# temp control on my new lang 48



## timmyt509 (Nov 14, 2010)

So yesterday I used my new lang 48 patio and it was hard for me to keep even temp. Maybe because it was my first smoke in it and also it was around 40 degrees outside. But it seemed like i had to have both intakes on firebox opened to about 3/4 to get it to stay around 240. I would add 2-4 small pieces of wood every 40-50 minutes but my temps where all over the place so I was wondering with all you lang smokers out there if you can give some advice for next smoke please? thanks.


----------



## forluvofsmoke (Nov 14, 2010)

Was your rig protected from the wind? Wind is usually the worst culprit for temp control. Cold ambient temps or continuous precipitation won't have much effect on temp swings...either the fire box will put out enough BTUs to get you where you want to be, or it won't.

Also, is your wood completely seasoned (dried)?

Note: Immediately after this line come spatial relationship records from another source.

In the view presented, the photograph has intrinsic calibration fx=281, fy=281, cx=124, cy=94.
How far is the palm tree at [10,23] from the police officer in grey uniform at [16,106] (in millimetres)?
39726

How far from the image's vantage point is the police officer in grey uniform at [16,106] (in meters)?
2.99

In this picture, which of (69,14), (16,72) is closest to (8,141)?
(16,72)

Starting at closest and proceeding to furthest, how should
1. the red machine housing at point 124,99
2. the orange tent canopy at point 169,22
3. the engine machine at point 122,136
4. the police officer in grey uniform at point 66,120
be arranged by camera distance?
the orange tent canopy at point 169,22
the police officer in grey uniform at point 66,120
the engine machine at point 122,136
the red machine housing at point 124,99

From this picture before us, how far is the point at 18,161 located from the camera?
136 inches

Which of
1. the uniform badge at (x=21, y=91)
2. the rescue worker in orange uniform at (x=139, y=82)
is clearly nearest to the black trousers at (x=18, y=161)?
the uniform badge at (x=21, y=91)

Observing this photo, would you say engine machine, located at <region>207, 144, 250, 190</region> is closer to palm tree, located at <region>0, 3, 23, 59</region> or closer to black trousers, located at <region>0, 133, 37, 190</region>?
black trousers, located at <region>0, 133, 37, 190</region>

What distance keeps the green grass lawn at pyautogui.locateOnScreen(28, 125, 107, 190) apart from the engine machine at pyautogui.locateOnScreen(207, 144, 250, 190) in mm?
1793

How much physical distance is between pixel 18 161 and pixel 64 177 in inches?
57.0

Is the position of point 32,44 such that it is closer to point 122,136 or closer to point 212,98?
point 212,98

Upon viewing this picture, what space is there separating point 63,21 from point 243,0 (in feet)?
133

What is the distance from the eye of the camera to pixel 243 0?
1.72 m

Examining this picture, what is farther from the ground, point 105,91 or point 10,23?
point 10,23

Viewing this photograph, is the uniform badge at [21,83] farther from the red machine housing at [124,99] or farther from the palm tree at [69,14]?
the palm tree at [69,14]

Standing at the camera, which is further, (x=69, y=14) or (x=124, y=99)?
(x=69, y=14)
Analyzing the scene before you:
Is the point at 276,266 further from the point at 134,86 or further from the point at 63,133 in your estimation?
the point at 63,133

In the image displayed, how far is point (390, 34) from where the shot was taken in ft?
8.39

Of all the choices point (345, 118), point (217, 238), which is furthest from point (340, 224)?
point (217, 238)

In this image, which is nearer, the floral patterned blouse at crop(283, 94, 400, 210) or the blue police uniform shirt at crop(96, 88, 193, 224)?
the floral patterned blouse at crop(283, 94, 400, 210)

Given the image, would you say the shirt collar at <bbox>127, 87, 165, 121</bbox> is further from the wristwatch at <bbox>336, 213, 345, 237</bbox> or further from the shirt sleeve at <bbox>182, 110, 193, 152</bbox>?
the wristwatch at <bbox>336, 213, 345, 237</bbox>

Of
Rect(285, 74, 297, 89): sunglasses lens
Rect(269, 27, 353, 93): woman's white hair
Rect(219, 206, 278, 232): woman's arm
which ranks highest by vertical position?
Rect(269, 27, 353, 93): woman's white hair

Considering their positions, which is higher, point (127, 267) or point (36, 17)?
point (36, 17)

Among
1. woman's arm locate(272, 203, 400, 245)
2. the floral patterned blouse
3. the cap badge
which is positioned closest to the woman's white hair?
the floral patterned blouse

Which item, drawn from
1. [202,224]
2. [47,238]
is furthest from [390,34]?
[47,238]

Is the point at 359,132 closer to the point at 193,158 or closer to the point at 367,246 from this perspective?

The thing with solid fuel fired smokers is that a constant temp is nearly impossible, especially with smaller rigs (with the exception of using the minion method with charcoal). As the fuel supply burns down in volume it will put out less BTUs, and as more fuel is added and it begins burning the BTU output will increase. Temp swings are normal and expected.

I don't have a stick burner, but in my charcaol smokers I try to maintain an average temp somewhere close to the desired chamber temp. If it peaks at 25* over after adding fuel, and then drops 25* below before adding fuel again, I just keep a mental note of it.

With a side fire box, you can reduce your peaks and valleys in chamber temp by adding fuel in smaller amounts more often. It's more fire tending, but if that's what it takes...

Probably not the answer you wanted to see, but some insight and food for thought if nothing else.

Eric


----------